INSTRUCTIONS TO FOLLOW ▸ Copy out, word for word, the records beginning at the line that contains "In the image, how" and running through the end of the records, including that first line and the last one.

Spatial relationship records ▸
※

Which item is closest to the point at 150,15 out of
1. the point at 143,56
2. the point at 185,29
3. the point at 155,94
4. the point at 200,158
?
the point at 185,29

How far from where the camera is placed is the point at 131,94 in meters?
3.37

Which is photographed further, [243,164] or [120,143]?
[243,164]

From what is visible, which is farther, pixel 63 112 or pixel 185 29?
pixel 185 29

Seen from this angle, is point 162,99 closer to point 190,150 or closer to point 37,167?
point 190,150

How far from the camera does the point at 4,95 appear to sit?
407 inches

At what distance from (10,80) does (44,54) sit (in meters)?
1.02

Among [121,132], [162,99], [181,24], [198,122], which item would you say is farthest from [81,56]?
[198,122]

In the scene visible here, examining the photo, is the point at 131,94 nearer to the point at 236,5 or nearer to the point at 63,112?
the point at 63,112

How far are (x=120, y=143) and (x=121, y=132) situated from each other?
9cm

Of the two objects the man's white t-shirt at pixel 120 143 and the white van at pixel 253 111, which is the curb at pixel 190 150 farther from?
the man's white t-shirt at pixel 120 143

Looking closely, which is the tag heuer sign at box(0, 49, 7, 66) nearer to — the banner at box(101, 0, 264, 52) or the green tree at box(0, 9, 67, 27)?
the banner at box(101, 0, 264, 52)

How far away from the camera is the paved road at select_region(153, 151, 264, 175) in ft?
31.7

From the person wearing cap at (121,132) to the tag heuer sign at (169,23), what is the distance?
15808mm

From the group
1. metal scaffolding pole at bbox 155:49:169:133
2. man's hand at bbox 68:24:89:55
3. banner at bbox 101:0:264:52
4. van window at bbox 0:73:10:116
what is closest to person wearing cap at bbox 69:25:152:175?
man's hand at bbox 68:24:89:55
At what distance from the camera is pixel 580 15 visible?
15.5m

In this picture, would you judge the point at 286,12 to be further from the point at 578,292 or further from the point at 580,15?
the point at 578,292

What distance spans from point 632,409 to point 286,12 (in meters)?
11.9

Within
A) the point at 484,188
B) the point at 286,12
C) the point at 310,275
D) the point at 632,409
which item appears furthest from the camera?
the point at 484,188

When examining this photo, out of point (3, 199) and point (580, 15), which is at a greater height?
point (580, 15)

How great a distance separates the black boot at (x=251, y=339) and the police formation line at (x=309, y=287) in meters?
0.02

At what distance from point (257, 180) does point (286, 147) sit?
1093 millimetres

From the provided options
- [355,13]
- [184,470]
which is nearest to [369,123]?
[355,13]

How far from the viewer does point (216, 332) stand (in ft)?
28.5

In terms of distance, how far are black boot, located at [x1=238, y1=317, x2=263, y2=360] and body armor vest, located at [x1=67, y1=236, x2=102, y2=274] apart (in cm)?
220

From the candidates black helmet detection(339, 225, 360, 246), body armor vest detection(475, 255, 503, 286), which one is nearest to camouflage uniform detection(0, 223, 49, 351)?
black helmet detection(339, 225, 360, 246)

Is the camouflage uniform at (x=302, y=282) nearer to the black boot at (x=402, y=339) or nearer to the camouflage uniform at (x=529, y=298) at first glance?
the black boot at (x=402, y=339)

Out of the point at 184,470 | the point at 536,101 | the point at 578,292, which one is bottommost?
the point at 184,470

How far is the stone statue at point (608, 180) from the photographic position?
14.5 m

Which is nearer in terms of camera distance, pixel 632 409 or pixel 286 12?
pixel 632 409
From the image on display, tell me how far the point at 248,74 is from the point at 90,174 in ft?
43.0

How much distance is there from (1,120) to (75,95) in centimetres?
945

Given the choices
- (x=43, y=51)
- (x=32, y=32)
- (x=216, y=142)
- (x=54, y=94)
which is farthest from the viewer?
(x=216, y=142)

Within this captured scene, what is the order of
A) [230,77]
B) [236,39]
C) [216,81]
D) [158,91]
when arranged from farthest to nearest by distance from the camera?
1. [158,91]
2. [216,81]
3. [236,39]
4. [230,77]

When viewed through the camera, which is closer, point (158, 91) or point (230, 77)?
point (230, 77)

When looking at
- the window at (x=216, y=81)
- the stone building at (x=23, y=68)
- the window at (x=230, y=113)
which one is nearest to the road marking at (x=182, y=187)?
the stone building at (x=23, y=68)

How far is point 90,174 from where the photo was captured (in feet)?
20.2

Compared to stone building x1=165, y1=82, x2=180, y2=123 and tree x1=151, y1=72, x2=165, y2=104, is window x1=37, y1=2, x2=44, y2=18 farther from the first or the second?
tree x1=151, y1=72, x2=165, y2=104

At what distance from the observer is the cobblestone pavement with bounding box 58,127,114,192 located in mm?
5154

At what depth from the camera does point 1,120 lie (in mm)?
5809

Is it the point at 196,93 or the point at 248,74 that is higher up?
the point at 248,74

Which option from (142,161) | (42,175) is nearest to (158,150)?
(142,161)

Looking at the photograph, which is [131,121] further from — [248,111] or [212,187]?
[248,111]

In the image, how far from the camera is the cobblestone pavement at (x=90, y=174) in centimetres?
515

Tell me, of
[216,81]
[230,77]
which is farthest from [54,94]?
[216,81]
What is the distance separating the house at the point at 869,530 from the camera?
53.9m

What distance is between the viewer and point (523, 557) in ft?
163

※

EXERCISE SOLUTION ▸
In the image, how far from the camera is the cobblestone pavement at (x=90, y=174) in centimetres?
515

Tell me, of
[216,81]
[230,77]
which is farthest from [54,94]?
[216,81]
What is the distance separating the house at the point at 869,530 from the camera?
53.9m

What distance is between the viewer and point (523, 557) in ft?
163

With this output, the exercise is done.